Step 10) Perform Pre-upgrade
Before performing the actual upgrade, it is recommended to perform a pre-upgrade check. This simulates the actual upgrade and provides a report in case any error hindering the upgrade is found.
Therefore, run the following command to run the pre-upgrade check.
$ sudo leapp preupgrade --target 9.0
The command checks all the system configuration including the kernel, drivers and provides a summary of the total number of packages that will be installed, upgraded and removed. It also provides the number of packages that will be downgraded and the total download size of the new packages.
The report of the preupgrade is generated and saved in the /var/log/leapp/leapp-report.json and /var/log/leapp/leapp-report.txt text files.

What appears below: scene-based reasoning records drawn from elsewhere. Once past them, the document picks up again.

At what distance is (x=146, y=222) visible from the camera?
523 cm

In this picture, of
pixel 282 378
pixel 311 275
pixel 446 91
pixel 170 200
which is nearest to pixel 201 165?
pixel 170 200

Step 11) Upgrade from RHEL 8 to RHEL 9
At this point, we are ready to perform an in-place upgrade from RHEL 8 to RHEL 9. To achieve this, run the following command.
$ sudo leapp upgrade --target 9.0
The upgrade downloads new packages and upgrades existing ones to new versions. Some obsolete packages are also removed, and some are downgraded. This takes about 20 minutes on a fast and stable internet connection.
At the end, you will be required to reboot your system. Details about the upgrade are recorded or saved in the /var/log/leapp/leapp-report.json and /var/log/leapp/leapp-report.txt text files.
Step 12) Select RHEL-Upgrade-Initramfs GRUB Entry
Upon rebooting, select the RHEL-Upgrade-Initramfs entry from GRUB menu.
Next, press CTRL + D to proceed with the upgrade.
This takes quite some time, so be patient as the upgrade progresses. Once complete, the system will reboot. This time around, you will see a menu option for RHEL 9.0. Select this option by pressing ‘ENTER’.
Step 13) Login to RHEL 9
On the login screen, provide your login password and hit ‘ENTER’
Once logged in, the RHEL 9 desktop will come to view with the new-look GNOME 42.
In addition, you can verify that the upgrade was successful by running the command:
$ cat /etc/redhat-release
Also, verify that it is a part of the RHEL subscription.
$ sudo subscription-manager list --installed
And there you go! We have successfully performed an in-place upgrade from RHEL 8 to RHEL 9. All the best as you start using your RHEL 9 instance.